Second, CT scans often discover unexpected –and irrelevant- findings. When patients alarmed by these findings seek medical consultation, doctors do not know how to interpret or address them. Radiologists frequently report asymptomatic healed ischemic infarcts in elderly people, degenerative changes in cervical and lumbar spines and adrenal gland tumors- appropriately called incidentalomas- which not only confuse the doctors, but also frighten the patients. Jerome Groopman quotes Dr. Terry Light in his book, “You can see so many things on an MRI, but nothing that’s clearly responsible for the symptoms. So you begin to go around and around. The hateful part of MRIs – I mean they can be a wonderful technology-but they find abnormalities in everybody. More often than not, I am stuck trying to figure whether the MRI abnormality is responsible for the pain. That is the really hard part.”

Third, CT scans, instead of saving a life, can cut it short. Rebecca Smith-Bindman questions the safety of CT technology in his very readable NEJM article. The author says that patients receive 100 to 500 times more radiation from CT scans than they do from conventional radiography and run a 1 in 50 risk of developing CT-generated cancer— a risk played down by the industry and the medical profession. The irony is that patients with benign headaches, minor head injuries, aching necks and stiff backs- the very people who frequently find their way into CT rooms, are not even aware of these risks- probably because their doctors are either as ignorant or do not have time to explain pluses and minuses. Let the CT specialists count the number of patients who visit their center, after they have prominently displayed this warning at their reception desk: “Of the 100 people examined by our CT scanner, two might eventually develop a CT-induced cancer.” Only patients will brave hearts will submit their heads for CT screening after they read this warning.

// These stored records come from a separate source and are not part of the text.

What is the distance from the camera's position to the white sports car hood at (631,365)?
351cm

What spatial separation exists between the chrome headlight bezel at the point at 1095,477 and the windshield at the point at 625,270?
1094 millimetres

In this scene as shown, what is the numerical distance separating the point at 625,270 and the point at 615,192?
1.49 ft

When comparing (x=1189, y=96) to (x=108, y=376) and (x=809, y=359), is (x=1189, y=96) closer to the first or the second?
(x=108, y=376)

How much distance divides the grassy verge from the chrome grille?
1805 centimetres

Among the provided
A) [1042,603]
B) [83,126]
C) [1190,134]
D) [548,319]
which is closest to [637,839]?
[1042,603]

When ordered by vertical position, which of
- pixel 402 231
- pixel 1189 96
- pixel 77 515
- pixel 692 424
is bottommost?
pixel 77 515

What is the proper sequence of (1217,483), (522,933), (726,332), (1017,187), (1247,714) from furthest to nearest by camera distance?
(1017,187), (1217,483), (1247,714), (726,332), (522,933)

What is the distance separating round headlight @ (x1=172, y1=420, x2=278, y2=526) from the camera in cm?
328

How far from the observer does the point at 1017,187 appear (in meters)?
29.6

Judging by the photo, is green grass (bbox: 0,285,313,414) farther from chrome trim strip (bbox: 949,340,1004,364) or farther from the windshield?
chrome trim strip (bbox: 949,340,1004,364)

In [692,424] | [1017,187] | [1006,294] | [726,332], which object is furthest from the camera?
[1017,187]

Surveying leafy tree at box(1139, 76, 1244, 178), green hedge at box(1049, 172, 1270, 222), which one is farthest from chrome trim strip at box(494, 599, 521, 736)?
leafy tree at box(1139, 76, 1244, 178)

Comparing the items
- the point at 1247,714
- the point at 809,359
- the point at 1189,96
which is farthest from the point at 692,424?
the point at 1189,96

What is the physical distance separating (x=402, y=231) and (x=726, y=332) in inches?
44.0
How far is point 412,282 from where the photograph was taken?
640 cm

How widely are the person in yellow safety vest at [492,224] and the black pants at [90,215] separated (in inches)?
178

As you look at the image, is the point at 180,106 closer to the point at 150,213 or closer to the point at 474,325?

Finally, CT equipment is expensive. It costs about 15 million rupees to acquire a decent CT scanner and about 2 million rupees every year to maintain the equipment. My radiologist friend tells me that if they bill Rs. 2000 for a scan, and scan 10 heads, chests or bellies every day, they will have to wait for five years before they recover the cost of a machine- and by then the technology turns obsolete. Because it will be difficult to generate this number by a clean and honest practice, most doctors who own CT equipment promote the technology by inventing new indications for CT scanning, by cleverly placed stories in the newspapers, by lecturing in events organized by equipment manufacturers and social clubs, and by offering commissions to the doctors. “Half the patients who receive CT scans in my clinic,” he says, “do not need this test” but I do not refuse, for, I have to keep referring doctors and patients happy. Even in teaching hospitals, the very institutes where scientific evidence, and not commerse, should guide the use of diagnostic tests, CT scans are ordered indiscriminately and inappropriately. The worth of a radiology department is measured not by the number of unnecessary tests that it could avoid but by the number of CT scans the radiologists did. The more, the better. Hospital managers, morbidly obsessed with numbers and infatuated with technology can harm evidence-based healthcare. And when commerse impacts science, the art of medicine dies a unwept death.

Can we inject a bit of science when we order CT scans? Can we go back to history and physical examination before we hastily scribble a request for a CT scan? Can we invest some time with our patients explaining them that for several common disorders CT scans are not worth the time, money and efforts it takes to generate the images.

An image-shattering task for health professionals!